La sinopia dell’affresco di Abramo e Lot
Nella mostra “Gribouillage/Scarabocchio”, appena conclusasi a Villa Medici a Roma, era esposta un’opera in particolare che può rimandare, anche solo per sovrapposizione di immagini mentali, a ricerche successive. Una parete della prima sala era occupata dalla sinopia dell’affresco di Abramo e Lot in Egitto; si tratta di uno dei lavori dell’artista rinascimentale Benozzo Gozzoli all’interno della sua commissione per il Camposanto di Pisa.
Qualche parola sulla sinopia
La sinopia è la definizione utilizzata per indicare il disegno preparatorio di un affresco, appartenente a uno strato sottostante l’intonaco dipinto; quest’ultimo è l’opera che siamo abituati a vedere come risultato finale ed esclusivo del lavoro pittorico su muro. Il suo nome deriva dall’omonimo colore rosso che già gli antichi utilizzavano e che chiamavano così per la sua provenienza dalla città di Sinope. Il timbro e la forza di questo colore ne permisero l’utilizzo convenzionale nel disegno base degli affreschi, come nel caso in questione di Gozzoli, poiché la sovrapposizione di intonaco nei passaggi successivi non ne comprometteva la visione all’autore che poteva usarlo come guida.
La creatività di una bottega
Gli odierni lavori di restauro, quando necessari, permettono di far venire alla luce, ed esporre all’occasione, la sinopia; ciò che c’è dietro, ciò che è sotto e antecedente alla raffigurazione affrescata. L’interesse nel lavoro di Gozzoli, che ha portato alla sua considerazione per la mostra, è stato causato dalla scoperta nel disegno preparatorio di personaggi estranei al tema rappresentato. Ad essere svelato, infatti, è stato tutto un immaginario dell’autore e della sua bottega, espresso in schizzi, esercizi disegnativi, al limite dei semplici passatempo; una serie di motivi che esulavano dalla concordanza funzionale con le figure finali.
Rotella e i suoi retro d’affiches
Sulla base di questa materia non inerte, portatrice di tracce del lavoro degli artisti retrostante a ciò che era e ancora oggi nella maggior parte dei casi è visto, mi è venuto in mente Mimmo Rotella. L’artista calabrese tra il 1953 e il 1954 iniziò a produrre i suoi decollagés e retro d’affiches. Prendeva, strappava – teniamo a mente che lo strappo è proprio la tecnica che i restauratori utilizzano per portare via dalla parete l’affresco nel suo solo strato più superficiale lasciando in loco la sinopia – manifesti dalle strade di Roma; mostrandoli per il loro recto creava un decollage, girandoli per il verso si aveva un retro d’affiche. Quest’ultimo, in particolare, portava su di sé resti di intonaco, muffe, colle; ciò che permetteva al manifesto di rimanere affisso, insieme a parti della stessa superficie d’affissione.

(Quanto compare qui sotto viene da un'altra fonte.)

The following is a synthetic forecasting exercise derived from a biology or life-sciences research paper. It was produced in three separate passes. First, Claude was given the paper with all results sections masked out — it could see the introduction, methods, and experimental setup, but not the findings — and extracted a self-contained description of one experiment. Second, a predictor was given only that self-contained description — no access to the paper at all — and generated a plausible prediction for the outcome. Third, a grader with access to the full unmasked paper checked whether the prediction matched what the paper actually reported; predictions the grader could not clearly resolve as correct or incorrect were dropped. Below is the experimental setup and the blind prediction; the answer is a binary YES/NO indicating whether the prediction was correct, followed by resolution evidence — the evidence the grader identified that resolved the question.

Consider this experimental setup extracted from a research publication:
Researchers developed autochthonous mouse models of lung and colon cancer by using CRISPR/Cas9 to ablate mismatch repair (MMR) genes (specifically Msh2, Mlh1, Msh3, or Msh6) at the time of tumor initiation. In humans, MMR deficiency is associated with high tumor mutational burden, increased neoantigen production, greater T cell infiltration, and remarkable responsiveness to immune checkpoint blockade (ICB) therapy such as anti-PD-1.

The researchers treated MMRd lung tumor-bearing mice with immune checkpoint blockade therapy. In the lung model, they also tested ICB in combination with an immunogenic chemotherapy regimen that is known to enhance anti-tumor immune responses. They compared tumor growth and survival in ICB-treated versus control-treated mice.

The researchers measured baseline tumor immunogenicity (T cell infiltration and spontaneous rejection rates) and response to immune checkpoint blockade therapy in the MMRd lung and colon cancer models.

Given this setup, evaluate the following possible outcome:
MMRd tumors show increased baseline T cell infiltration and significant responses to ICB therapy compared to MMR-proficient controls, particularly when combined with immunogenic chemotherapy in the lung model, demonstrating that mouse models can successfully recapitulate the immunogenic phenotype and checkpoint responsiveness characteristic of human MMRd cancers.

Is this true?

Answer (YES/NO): NO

Il retro raramente vedeva un secondo intervento da parte dell’artista, a differenza dei decollages; il primo era esposto nella maggior parte dei casi così come era, nella sua tessitura stratificata, fatta di materia variegata e pulsante, di casualità e incrostazioni.

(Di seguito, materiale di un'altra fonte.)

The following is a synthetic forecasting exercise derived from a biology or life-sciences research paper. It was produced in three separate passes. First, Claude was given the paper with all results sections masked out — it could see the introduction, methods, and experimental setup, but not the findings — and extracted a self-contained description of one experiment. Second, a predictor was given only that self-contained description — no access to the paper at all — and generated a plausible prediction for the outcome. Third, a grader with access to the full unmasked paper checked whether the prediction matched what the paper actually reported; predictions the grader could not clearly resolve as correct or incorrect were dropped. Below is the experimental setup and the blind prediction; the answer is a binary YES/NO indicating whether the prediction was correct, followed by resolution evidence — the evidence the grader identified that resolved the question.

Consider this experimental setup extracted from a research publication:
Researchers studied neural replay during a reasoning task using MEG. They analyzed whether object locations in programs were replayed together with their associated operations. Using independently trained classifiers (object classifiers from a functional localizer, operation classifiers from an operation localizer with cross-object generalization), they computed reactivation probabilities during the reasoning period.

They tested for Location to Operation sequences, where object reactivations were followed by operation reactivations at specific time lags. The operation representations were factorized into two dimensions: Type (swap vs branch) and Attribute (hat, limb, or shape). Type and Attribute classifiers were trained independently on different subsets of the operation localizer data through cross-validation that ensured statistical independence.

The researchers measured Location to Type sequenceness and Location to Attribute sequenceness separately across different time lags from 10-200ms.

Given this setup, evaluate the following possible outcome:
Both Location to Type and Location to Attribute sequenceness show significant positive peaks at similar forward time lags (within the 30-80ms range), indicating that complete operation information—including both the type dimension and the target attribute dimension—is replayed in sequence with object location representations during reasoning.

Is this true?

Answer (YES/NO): NO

La distinzione degli strati
Rotella e i restauratori hanno entrambi operato, quindi una distinzione nell’opera, nell’oggetto, dei suoi diversi strati; in tutti e due i casi con la loro azione di presa diretta, di strappo di ciò che era sul muro. Per citare Antonella Soldaini, nel caos magmatico dei retro d’affiches riecheggia la realtà da cui sono stati prelevati; la vita urbana in cui Rotella si cala e di cui preleva una testimonianza. Allora è proprio qui che avviene l’incontro con un’altra testimonianza come la sinopia di Benozzo Gozzoli. In quest’ultima la materia è stata caricata dell’immaginario dell’intera bottega al lavoro; ha portato con sé fino ad oggi un altro magma, quello creativo di un intero gruppo di artisti che, senza la necessità di intervento dei conservatori contemporanei, sarebbe rimasto velato sotto la compiutezza dell’opera portata a termine nella sua commissione.